• **The problem**
Please return all of the records below verbatim, every line in its original order with no changes.

○ ○ ○

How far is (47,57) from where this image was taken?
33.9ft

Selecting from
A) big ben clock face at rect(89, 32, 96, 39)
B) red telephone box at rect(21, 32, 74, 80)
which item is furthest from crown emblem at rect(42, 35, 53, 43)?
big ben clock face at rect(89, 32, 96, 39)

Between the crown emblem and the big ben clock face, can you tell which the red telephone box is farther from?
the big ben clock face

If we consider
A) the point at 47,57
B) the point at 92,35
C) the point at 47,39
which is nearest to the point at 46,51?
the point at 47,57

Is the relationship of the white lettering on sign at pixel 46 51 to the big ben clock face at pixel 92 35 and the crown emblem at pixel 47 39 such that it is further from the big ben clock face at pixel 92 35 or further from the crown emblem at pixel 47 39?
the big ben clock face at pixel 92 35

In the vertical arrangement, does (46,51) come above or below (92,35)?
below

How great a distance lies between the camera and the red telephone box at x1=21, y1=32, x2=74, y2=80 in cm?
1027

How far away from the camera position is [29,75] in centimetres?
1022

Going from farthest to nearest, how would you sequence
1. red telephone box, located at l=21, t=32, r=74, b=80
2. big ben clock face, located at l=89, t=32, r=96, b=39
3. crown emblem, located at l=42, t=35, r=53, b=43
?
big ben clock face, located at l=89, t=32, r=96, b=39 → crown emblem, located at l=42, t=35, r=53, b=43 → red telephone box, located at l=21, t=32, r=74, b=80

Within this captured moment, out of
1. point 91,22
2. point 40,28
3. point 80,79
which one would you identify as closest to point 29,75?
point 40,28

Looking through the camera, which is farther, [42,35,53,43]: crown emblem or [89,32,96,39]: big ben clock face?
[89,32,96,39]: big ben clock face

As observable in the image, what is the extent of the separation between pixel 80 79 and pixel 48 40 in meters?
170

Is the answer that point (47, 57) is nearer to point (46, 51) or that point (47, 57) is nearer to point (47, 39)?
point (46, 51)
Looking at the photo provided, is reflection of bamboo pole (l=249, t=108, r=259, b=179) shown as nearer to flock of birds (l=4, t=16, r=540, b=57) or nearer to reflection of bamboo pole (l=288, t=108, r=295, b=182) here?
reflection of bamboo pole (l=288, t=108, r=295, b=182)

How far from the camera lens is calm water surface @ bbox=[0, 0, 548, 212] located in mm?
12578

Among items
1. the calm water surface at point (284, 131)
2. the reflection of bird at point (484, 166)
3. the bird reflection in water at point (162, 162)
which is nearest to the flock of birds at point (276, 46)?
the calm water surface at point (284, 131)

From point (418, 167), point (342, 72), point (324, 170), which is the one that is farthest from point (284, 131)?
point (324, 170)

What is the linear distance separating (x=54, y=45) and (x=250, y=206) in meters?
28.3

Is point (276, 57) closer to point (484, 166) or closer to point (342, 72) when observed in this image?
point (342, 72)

○ ○ ○

• **The output**
How far is (47,57) from where this image was taken?
33.9ft

Selecting from
A) big ben clock face at rect(89, 32, 96, 39)
B) red telephone box at rect(21, 32, 74, 80)
which item is furthest from crown emblem at rect(42, 35, 53, 43)?
big ben clock face at rect(89, 32, 96, 39)

Between the crown emblem and the big ben clock face, can you tell which the red telephone box is farther from?
the big ben clock face

If we consider
A) the point at 47,57
B) the point at 92,35
C) the point at 47,39
which is nearest to the point at 46,51?
the point at 47,57

Is the relationship of the white lettering on sign at pixel 46 51 to the big ben clock face at pixel 92 35 and the crown emblem at pixel 47 39 such that it is further from the big ben clock face at pixel 92 35 or further from the crown emblem at pixel 47 39?
the big ben clock face at pixel 92 35

In the vertical arrangement, does (46,51) come above or below (92,35)?
below

How great a distance lies between the camera and the red telephone box at x1=21, y1=32, x2=74, y2=80 in cm?
1027

How far away from the camera position is [29,75] in centimetres?
1022

Going from farthest to nearest, how would you sequence
1. red telephone box, located at l=21, t=32, r=74, b=80
2. big ben clock face, located at l=89, t=32, r=96, b=39
3. crown emblem, located at l=42, t=35, r=53, b=43
?
big ben clock face, located at l=89, t=32, r=96, b=39 → crown emblem, located at l=42, t=35, r=53, b=43 → red telephone box, located at l=21, t=32, r=74, b=80

Within this captured moment, out of
1. point 91,22
2. point 40,28
3. point 80,79
which one would you identify as closest to point 29,75?
point 40,28

Looking through the camera, which is farther, [42,35,53,43]: crown emblem or [89,32,96,39]: big ben clock face?
[89,32,96,39]: big ben clock face

As observable in the image, what is the extent of the separation between pixel 80 79 and pixel 48 40 in meters?
170

Is the answer that point (47, 57) is nearer to point (46, 51) or that point (47, 57) is nearer to point (47, 39)?
point (46, 51)
Looking at the photo provided, is reflection of bamboo pole (l=249, t=108, r=259, b=179) shown as nearer to flock of birds (l=4, t=16, r=540, b=57) or nearer to reflection of bamboo pole (l=288, t=108, r=295, b=182) here?
reflection of bamboo pole (l=288, t=108, r=295, b=182)

How far from the camera lens is calm water surface @ bbox=[0, 0, 548, 212] located in mm?
12578

Among items
1. the calm water surface at point (284, 131)
2. the reflection of bird at point (484, 166)
3. the bird reflection in water at point (162, 162)
which is nearest to the flock of birds at point (276, 46)?
the calm water surface at point (284, 131)

From point (418, 167), point (342, 72), point (324, 170), which is the one that is farthest from point (284, 131)?
point (324, 170)

What is the linear distance separating (x=54, y=45) and (x=250, y=206) in meters?
28.3

Is point (276, 57) closer to point (484, 166) or closer to point (342, 72) when observed in this image?
point (342, 72)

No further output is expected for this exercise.